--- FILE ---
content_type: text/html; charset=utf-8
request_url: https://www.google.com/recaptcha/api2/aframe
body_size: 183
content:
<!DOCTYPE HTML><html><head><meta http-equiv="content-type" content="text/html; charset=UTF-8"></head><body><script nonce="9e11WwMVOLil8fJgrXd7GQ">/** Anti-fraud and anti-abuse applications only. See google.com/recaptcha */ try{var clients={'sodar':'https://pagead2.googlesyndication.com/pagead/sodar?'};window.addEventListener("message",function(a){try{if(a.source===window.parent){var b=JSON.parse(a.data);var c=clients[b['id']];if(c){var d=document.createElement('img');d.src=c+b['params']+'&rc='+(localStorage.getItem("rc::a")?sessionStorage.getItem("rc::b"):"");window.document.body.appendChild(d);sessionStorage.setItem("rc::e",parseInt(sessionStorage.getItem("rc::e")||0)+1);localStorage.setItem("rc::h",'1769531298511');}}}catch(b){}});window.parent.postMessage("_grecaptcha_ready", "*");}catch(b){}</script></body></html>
....
Nothing in the data should be left out when you retype it exactly.

Solution for this problem:
--- FILE ---
content_type: text/html; charset=utf-8
request_url: https://www.google.com/recaptcha/api2/aframe
body_size: 183
content:
<!DOCTYPE HTML><html><head><meta http-equiv="content-type" content="text/html; charset=UTF-8"></head><body><script nonce="9e11WwMVOLil8fJgrXd7GQ">/** Anti-fraud and anti-abuse applications only. See google.com/recaptcha */ try{var clients={'sodar':'https://pagead2.googlesyndication.com/pagead/sodar?'};window.addEventListener("message",function(a){try{if(a.source===window.parent){var b=JSON.parse(a.data);var c=clients[b['id']];if(c){var d=document.createElement('img');d.src=c+b['params']+'&rc='+(localStorage.getItem("rc::a")?sessionStorage.getItem("rc::b"):"");window.document.body.appendChild(d);sessionStorage.setItem("rc::e",parseInt(sessionStorage.getItem("rc::e")||0)+1);localStorage.setItem("rc::h",'1769531298511');}}}catch(b){}});window.parent.postMessage("_grecaptcha_ready", "*");}catch(b){}</script></body></html>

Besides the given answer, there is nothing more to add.